A proposito di punti persi, i rossazzurri si leccano ancora le ferite per il ko di Pagani in superiorità numerica e con un calcio di rigore sbagliato…
“Una volta ho pareggiato 2-2 in 9 uomini con l’Avellino. Lombardi tolse un centrocampista mettendo una punta in più, io invece avevo la superiorità numerica a metà campo. A volte si commettono degli errori clamorosi. Nel caso del Catania, ha sbagliato il rigore ma trovandosi in superiorità numerica si è sbilanciato in avanti alla ricerca della vittoria. C’è anche la sfortuna nel calcio, ma in queste situazioni credo poco alla sfortuna. Quando perdi in superiorità numerica con un uomo in più vuol dire che hai sbagliato. Magari dopo il rigore fallito il Catania ha smarrito quella cattiveria, quell’agonismo, accusando cali di concentrazione pagati a caro prezzo. Ci sono sempre degli equilibri da rispettare nel calcio, giocare con un uomo in più non è garanzia di successo”

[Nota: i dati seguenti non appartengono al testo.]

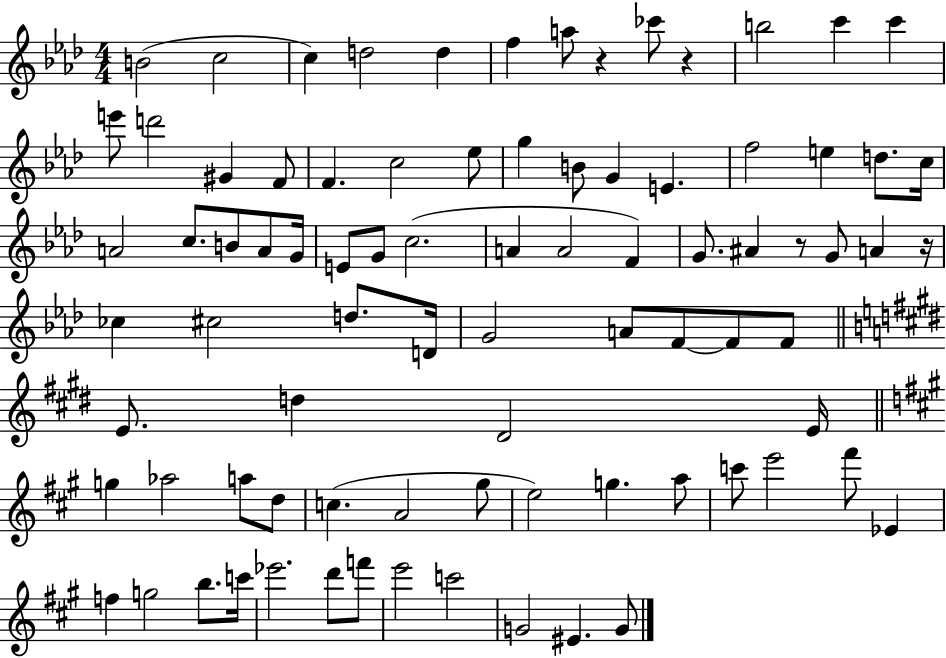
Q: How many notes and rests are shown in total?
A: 84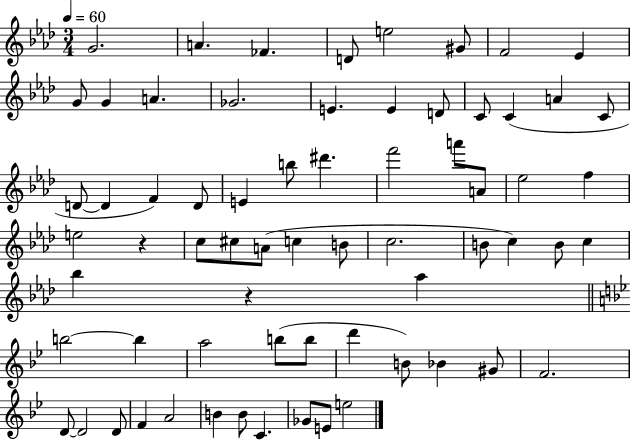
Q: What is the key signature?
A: AES major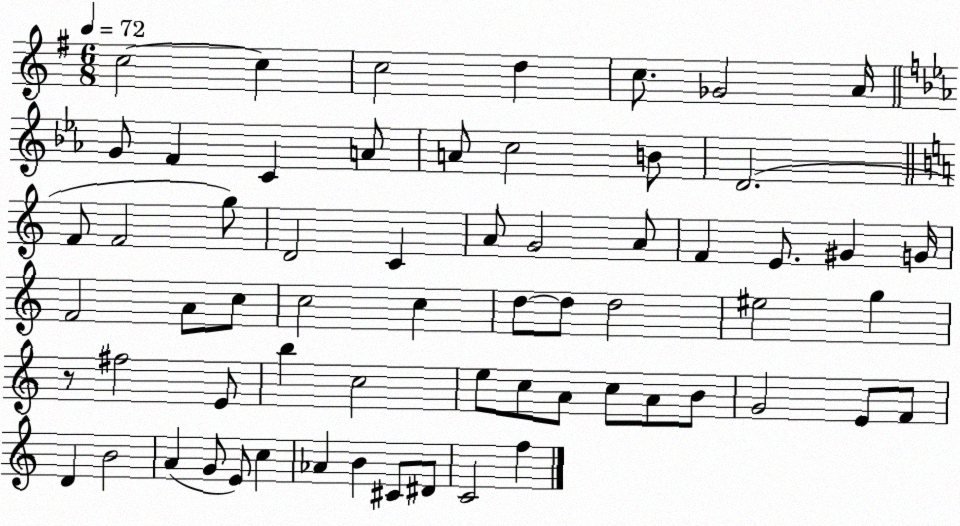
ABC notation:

Paradossalmente i giovani rossazzurri stanno facendo meglio dei calciatori più esperti, come te lo spieghi?
“Il giovane sa di avere occasioni che, magari, l’anziano non ha. Il giovane di qualità lo butti dentro e non pensa che si stia bruciando perchè ha una vita davanti, pur avendo una società con problemi economici non ne risente. A Gela, Ischia e in altre squadre ricordo che non pagavano gli stipendi, ma il giovane pensa solo a giocare bene per assicurarsi un futuro. Invece i più esperti quando sentono puzza di bruciato spesso vanno via, o se restano lo fanno malvolentieri, oppure non giocano con le stesse motivazioni perchè hanno il portafogli pieno. E’ un vantaggio avere in rosa dei giovani di valore. Il giovane pensa solo a dare il massimo, a prescindere da tutto, sa dell’importanza di fare un grande campionato e dalle vicissitudini societarie. Se i ‘pupi’ sono di qualità, paradossalmente è un vantaggio perchè hanno voglia di arrivare. Sembra un paradosso forte ma è così, ho vissuto più volte questa esperienza”.